La guerre des rats(1999)
:
— Je t’ai promis une autre surprise, tu te rappelles ?
— Tania, on n’a pas le temps maintenant…
— Pour ça, si. J’aurais dû te le dire plus tôt, mais j’avais peur que tu me renvoies, ou que Danilov me fasse muter. Mais maintenant, il faut que tu saches. À cause de ce que tu viens de dire.
— D’accord. Je t’écoute.
Elle s’écarta du sourire de Zaïtsev pour scruter tout son visage.
— Je suis américaine.
Ni l’œil ni la main de Vasha sur sa taille ne tressaillirent. Il demeura impassible, le corps immobile. Le chasseur à l’affût, pensa-t-elle.
— Non, c’est pas vrai.
En anglais, elle répliqua :
— Mais si, beau petit Sibérien. Tu ne comprends rien à ce que je dis, n’est-ce pas ?
— Tania, tu parles anglais.
Elle repassa au russe :
— C’est ce que nous faisons en Amérique.
— Tu n’es pas américaine.
— Si. Mes parents sont russes. Ils vivent à New York, maintenant.
Zaïtsev commença à se troubler. Tania le sentit réagir : le chasseur sortant à découvert pour engager le combat.
— Qu’est-ce que tu fais ici ?
— Je me bats.
— Tu espionnes ?
— Non !
— Alors, comment…
De son index, elle lui ferma les lèvres.
— Plus tard, Vasha, quand nous aurons le temps.
Mais tu dois comprendre pourquoi » je ne pouvais rien te dire avant, et pourquoi cela doit rester notre secret. Si les zampolit l’apprennent, ils feront de moi un héros, comme toi, mais uniquement dans la presse. Ils ne me laisseront plus me battre. S’il te plaît, dis que tu es d’accord. S’il te plaît.

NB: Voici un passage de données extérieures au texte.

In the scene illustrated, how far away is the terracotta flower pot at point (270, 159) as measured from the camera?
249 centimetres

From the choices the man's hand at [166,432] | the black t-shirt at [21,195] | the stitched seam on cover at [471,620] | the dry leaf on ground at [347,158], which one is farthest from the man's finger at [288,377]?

Zaïtsev secoua la tête. Tania crut d’abord qu’il la rejetait, ou qu’il rejetait l’idée qu’elle puisse être étrangère. Mais il exagéra le mouvement pour le rendre comique et sourit.
— Oui, Americanouchka, soupira-t-il en roulant des yeux. C’est d’accord. (Il ramena son regard sur elle, la pressa contre lui.) Quand la guerre sera finie, nous pourrons aller vivre en
Floride ?
Tania partit d’un rire joyeux.
Un bruit de bottes se glissa dans la casemate par la couverture. Zaïtsev lâcha Tania, s’écarta et haussa les épaules comme pour dire : « Tu vois, il faut déjà que je te laisse partir. »
Non, pensa-t-elle. Elle se hissa sur la pointe des pieds, projeta son visage vers le sien et, juste avant que la couverture ne se soulève, déposa sur ses lèvres un baiser rapide.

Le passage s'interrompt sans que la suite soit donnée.